In other words, if chicks and vision models are raised in the same environment with the same experiences, do they develop the same kind of knowledge and behavior, and does that mean knowledge comes from experience and interaction with the environment?
So far, the answers are yes and yes.
Two thousand years ago, Greek philosophers Plato and Aristotle argued about whether humans are born with innate knowledge through evolution or whether every person learns everything from scratch. Justin Wood said that debate remains just as strong today.
“Nobody has been able to address this question before, because in order to do so, you need to control everything an animal sees from birth, then you need to give those same experiences to a model, and then you need to measure whether the model learned like the animal. This was a formidable technological challenge.”
Together, the Woods developed a solution to this challenge.
“We’re excited about this,” Justin Wood said. “We might be able to answer one of the great unsolved mysteries in science. We might be able to characterize the origins and development of knowledge. How do brains change and become shaped by the various experiences we get during our normal lifetime?”
Beyond that, Samantha Wood said, their research can boost understanding of how basic sensory circuits work, which is important for understanding things like visual processing problems, or for understanding the learning mechanisms in the brain, which has important implications for education and teaching.
“It also tells us about how we chose our actions and make decisions,” she said. “That has important applications for understanding decision making and mental health.”
The Woods use chickens because they are one of the few animal species that can be raised in a controlled environment without a caregiver.
“In order to study the origins of knowledge,” Justin Wood said, “we need to control everything in the animal’s world, including all the objects and agents and social partners.
“With a chicken, we can hatch them in darkness in an incubator. We can move them into a virtual reality chamber in darkness with night vision goggles, and then turn on the world to reveal an entirely controlled virtual experience for the animal without worrying about a mother hen or siblings providing uncontrolled experiences. The core goal is to control all the experiences the animal gets and give those same experiences to a model.”
With this approach, researchers can study the machinery of the mind, what it looks like and how it works.
The Woods believe that understanding development and learning can shed light on vision, learning processing, and even mental disorders.
“If we can take development seriously and understand how the mind develops as a function of experience,” Justin Wood said, “then we might have a chance to figure out how our brains work.”
Justin Wood guessed that, within five years, researchers will have a computational model that develops the same core mental skills as a newborn animal.
“If we have a complete understanding of the origins of knowledge, then we should be able to raise an embodied machine in the same world as an animal,” he said, “and just like the animal, the machine should develop object perception, navigation, social skills, motor skills, and numerical cognition. Like animals, all of these core skills should develop automatically in the machine. Once we have a runnable model that develops that same core mental skills as humans and animals, we’ll be in a position to tackle things like mental disorders.”

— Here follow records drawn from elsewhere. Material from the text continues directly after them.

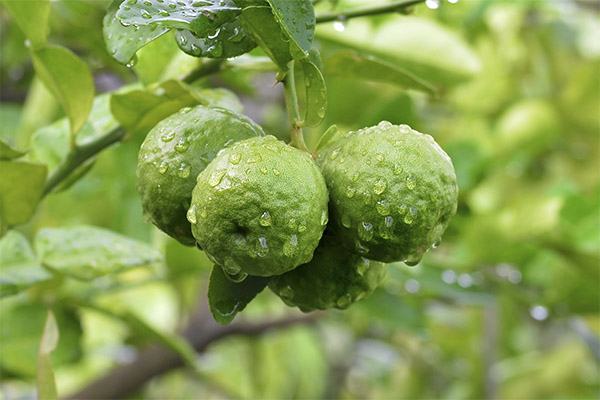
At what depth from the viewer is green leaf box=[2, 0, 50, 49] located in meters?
0.68

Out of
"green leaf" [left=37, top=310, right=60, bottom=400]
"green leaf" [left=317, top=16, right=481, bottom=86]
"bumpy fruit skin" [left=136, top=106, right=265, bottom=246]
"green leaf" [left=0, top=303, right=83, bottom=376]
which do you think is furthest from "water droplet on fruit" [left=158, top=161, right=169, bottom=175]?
"green leaf" [left=0, top=303, right=83, bottom=376]

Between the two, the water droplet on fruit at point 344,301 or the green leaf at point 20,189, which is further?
the green leaf at point 20,189

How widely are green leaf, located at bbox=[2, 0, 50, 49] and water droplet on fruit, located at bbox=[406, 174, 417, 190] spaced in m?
0.42

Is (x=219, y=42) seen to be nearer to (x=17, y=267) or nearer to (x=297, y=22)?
(x=297, y=22)

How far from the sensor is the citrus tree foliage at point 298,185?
0.49 meters

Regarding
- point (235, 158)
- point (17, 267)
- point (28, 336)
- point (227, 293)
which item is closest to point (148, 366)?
point (28, 336)

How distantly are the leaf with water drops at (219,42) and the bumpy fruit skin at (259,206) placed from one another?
0.23ft

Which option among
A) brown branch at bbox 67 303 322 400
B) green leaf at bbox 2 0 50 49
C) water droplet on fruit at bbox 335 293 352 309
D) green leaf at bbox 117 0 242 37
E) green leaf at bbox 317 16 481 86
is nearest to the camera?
green leaf at bbox 117 0 242 37

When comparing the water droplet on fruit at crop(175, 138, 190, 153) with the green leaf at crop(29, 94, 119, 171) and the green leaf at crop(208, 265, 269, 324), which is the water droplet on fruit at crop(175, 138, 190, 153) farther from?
the green leaf at crop(29, 94, 119, 171)

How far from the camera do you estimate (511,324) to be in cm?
177

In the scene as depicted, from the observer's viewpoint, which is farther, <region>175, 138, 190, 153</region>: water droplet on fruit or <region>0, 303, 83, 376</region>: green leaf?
<region>0, 303, 83, 376</region>: green leaf

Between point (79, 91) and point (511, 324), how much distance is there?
1377 mm

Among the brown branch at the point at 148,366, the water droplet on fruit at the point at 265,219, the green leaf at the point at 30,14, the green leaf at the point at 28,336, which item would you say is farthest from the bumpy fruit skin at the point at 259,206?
the brown branch at the point at 148,366

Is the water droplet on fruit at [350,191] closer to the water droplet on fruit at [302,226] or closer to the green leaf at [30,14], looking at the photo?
the water droplet on fruit at [302,226]
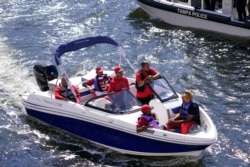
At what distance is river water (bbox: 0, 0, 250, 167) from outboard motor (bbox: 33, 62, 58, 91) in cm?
102

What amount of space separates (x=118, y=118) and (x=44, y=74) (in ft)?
11.9

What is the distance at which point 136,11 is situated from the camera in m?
25.1

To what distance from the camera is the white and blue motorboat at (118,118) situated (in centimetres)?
1315

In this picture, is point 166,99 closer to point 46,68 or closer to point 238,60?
point 46,68

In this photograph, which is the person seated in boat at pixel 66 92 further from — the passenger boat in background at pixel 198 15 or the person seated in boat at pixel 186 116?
the passenger boat in background at pixel 198 15

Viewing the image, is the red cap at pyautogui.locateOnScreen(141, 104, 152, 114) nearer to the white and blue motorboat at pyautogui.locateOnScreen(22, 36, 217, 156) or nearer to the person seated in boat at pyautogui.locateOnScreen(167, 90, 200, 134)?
the white and blue motorboat at pyautogui.locateOnScreen(22, 36, 217, 156)

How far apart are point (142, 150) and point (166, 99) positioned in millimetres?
1417

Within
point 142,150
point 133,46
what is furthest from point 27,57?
point 142,150

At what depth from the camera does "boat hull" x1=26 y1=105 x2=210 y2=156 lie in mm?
13234

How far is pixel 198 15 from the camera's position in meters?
22.2

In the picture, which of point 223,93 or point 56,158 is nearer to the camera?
point 56,158

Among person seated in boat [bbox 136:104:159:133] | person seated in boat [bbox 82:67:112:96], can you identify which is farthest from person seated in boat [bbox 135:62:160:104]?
person seated in boat [bbox 136:104:159:133]

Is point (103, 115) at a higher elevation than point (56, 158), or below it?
higher

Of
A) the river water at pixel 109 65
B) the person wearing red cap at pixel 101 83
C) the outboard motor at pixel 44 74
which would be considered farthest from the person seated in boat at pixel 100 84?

Samantha Wood said it might be 10 or more years before that computational model is developed.
“A lot depends on the huge changes we see in the field of artificial intelligence, which is hard to predict.
“Now that we’re seeing more interest in connecting biological intelligence to artificial intelligence, it seems like we’re getting these bursts of artificial intelligence inspiration faster.”
The Woods hope their research leads to a new and mature scientific field, where researchers use artificial intelligence to study the brain and understand how it works.
When that happens, imagine the breakthrough possibilities.